Cyclone Aila: A tale of two worlds

One year after Cyclone Aila swept across the Bay of Bengal, Mubashar Hasan returns to devastated areas of Bangladesh and finds there is still work to be done.

A young boy carries drinking water from a pond at village "number nine shora" – the only source of fresh drinking water for 6,000 people. Photo: Mubashar Hasan/Oxfam

A young boy carries drinking water from a pond at village "number nine shora" – the only source of fresh drinking water for 6,000 people. Photo: Mubashar Hasan/Oxfam

More than 3 million Bangladeshis were affected when Cyclone Aila swept across the Bay of Bengal and ravaged its southern coast last May, killing nearly 200 people. Low-lying Bangladesh is particularly vulnerable to rising sea levels due to climate change. And climate scientists have predicted that strong storms and cyclones could increase in intensity and frequency in future years.

Cyclone Aila saw high tides break through poorly maintained coastal embankments built in the 1960s, submerging people’s houses and livestock. The government had promised to rebuild the embankments, and donor agencies also promised to help. But many months later, I returned to the area and saw people living in extremely difficult conditions. Oxfam has been pushing for the embankments to be swiftly rebuilt, and has warned that delays are making it harder to keep helping people affected by floods in the region.

I had travelled in a small boat with a group of journalists to the village “number nine shora” in the Satkhira district of southern Bangladesh. It was as though we were entering an entirely different world.

The village, once protected by an embankment, is now under water. People are forced to live on the broken embankment in small makeshift shelters built with leaves, bamboo and wood, and without electricity or proper beds. Bed for many is the sandy embankment.

When we travelled further up the embankment, we saw people living in very precarious conditions.
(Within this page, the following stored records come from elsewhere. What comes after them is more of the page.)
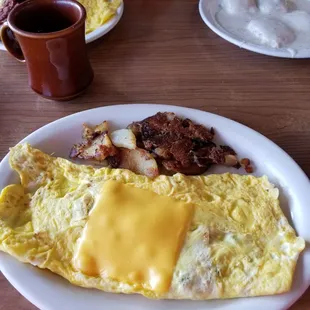 an omelet, bacon, hash browns, and a cup of coffee
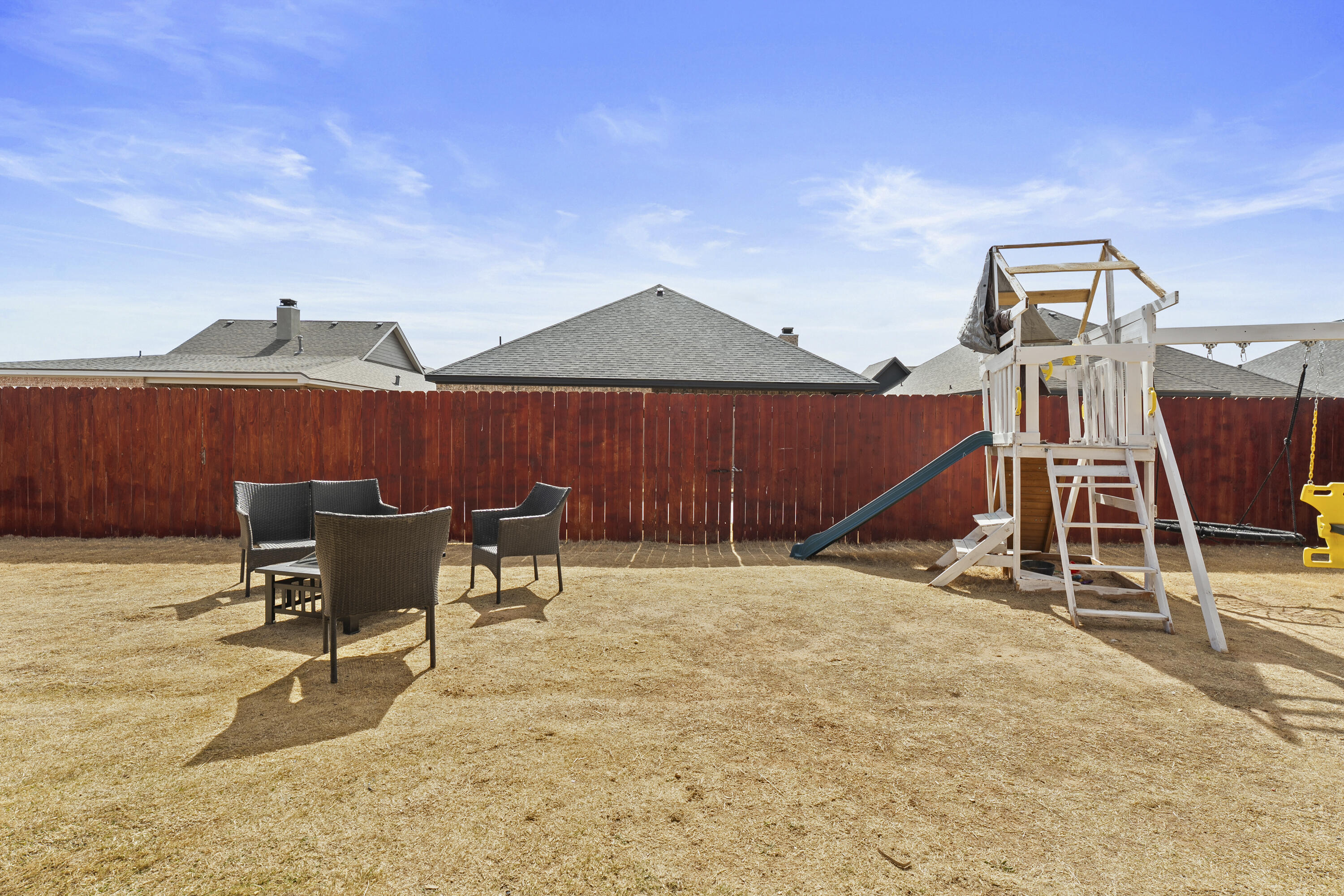 819 North 3rd Street Wolfforth, TX 79382 - Photo 26 of 31 a view of a patio with a table and chairs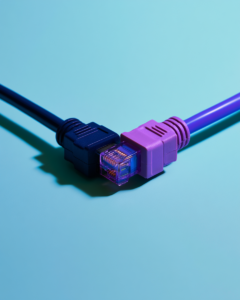 A navy and a purple network cable connector meeting end to end on a light blue background
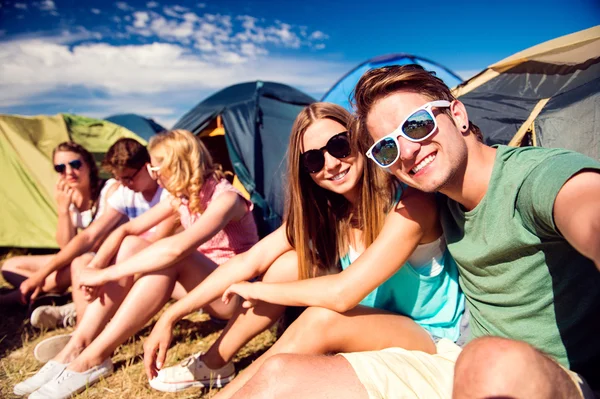 Teenagers sitting in front of tents — Stock Photo, Image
Oxfam has built some emergency latrines, but about 6,000 people are living here, and space to build much-needed latrines is limited.

We saw groups of men and women with young kids in rickety boats, flocking towards a pond where Oxfam had introduced pond sand filter (PSF) technology. This technology helps to significantly improve the quality of the highly contaminated surface water of the pond.

It’s the only source of fresh water in the 10km area – most of the ponds in this area are full of saline water. People have travelled here for at least an hour and half in small wooden boats for their water.

The village had lost hope. I heard some people praying to God to take them away from this world so they didn’t have to suffer any more. I broke out into a sweat – not just because of the heat, but because of the sheer reality of unreal things.

Children were wandering about without shoes or proper clothes. Men and women were forced to live under the open skies, hoping that God would look after them.

A mother and child travel in a boat. Photo: Mubashar Hasan/Oxfam

A mother and child travel in a boat. Photo: Mubashar Hasan/Oxfam

Once they had houses to live in, lands on which to cultivate crops. Now they had nothing. All their belongings were lost in the cyclone. “Pray for me please, I don’t have any belongings apart from the skin of my body,” said 55-year-old Muhammad Abdul Kader. His eyes were dull and lifeless. After hearing his words, I felt stunned.   What I was seeing felt almost unreal.

I had recently returned home to Bangladesh, after spending the past three and a half years living and studying in Europe. My life in the west was so different: it was another world. I had the luxury of debating political theories with other students at Dundee University, exploring the theological interpretation of life with Sufis and spiritual figures; debating about globalisation, multiculturalism and evolution theory at the Al Maktoum Institute of Aberdeen University, playing badminton with artists, students and professors, cycling around the UK and Netherlands, attending concerts and plays, sightseeing and living a carefree life. But now, here I was standing on a broken embankment surrounded by helpless and hungry people who had lost everything.

Locals have alleged official corruption is one of the reasons so little has been done to repair the damaged embankments.

Oxfam is working with local and international partners to ensure safe water supplies and sanitation facilities for about 75,000 people living on embankments in the Khulna and Satkhira districts. But delays in rebuilding the embankment mean people here can’t properly rebuild their lives, and fear they could be badly hit by future storms.

Oxfam’s local alliances Aila Durgoto Shonghoti Mancho and Badh Punonirman Ganoshongram Komiti are supporting local people in calling for broken embankments to be quickly rebuilt. Vulnerable families who’ve already lost so much need proper protection before new storms strike in the next couple of months as the monsoon is approaching very quickly.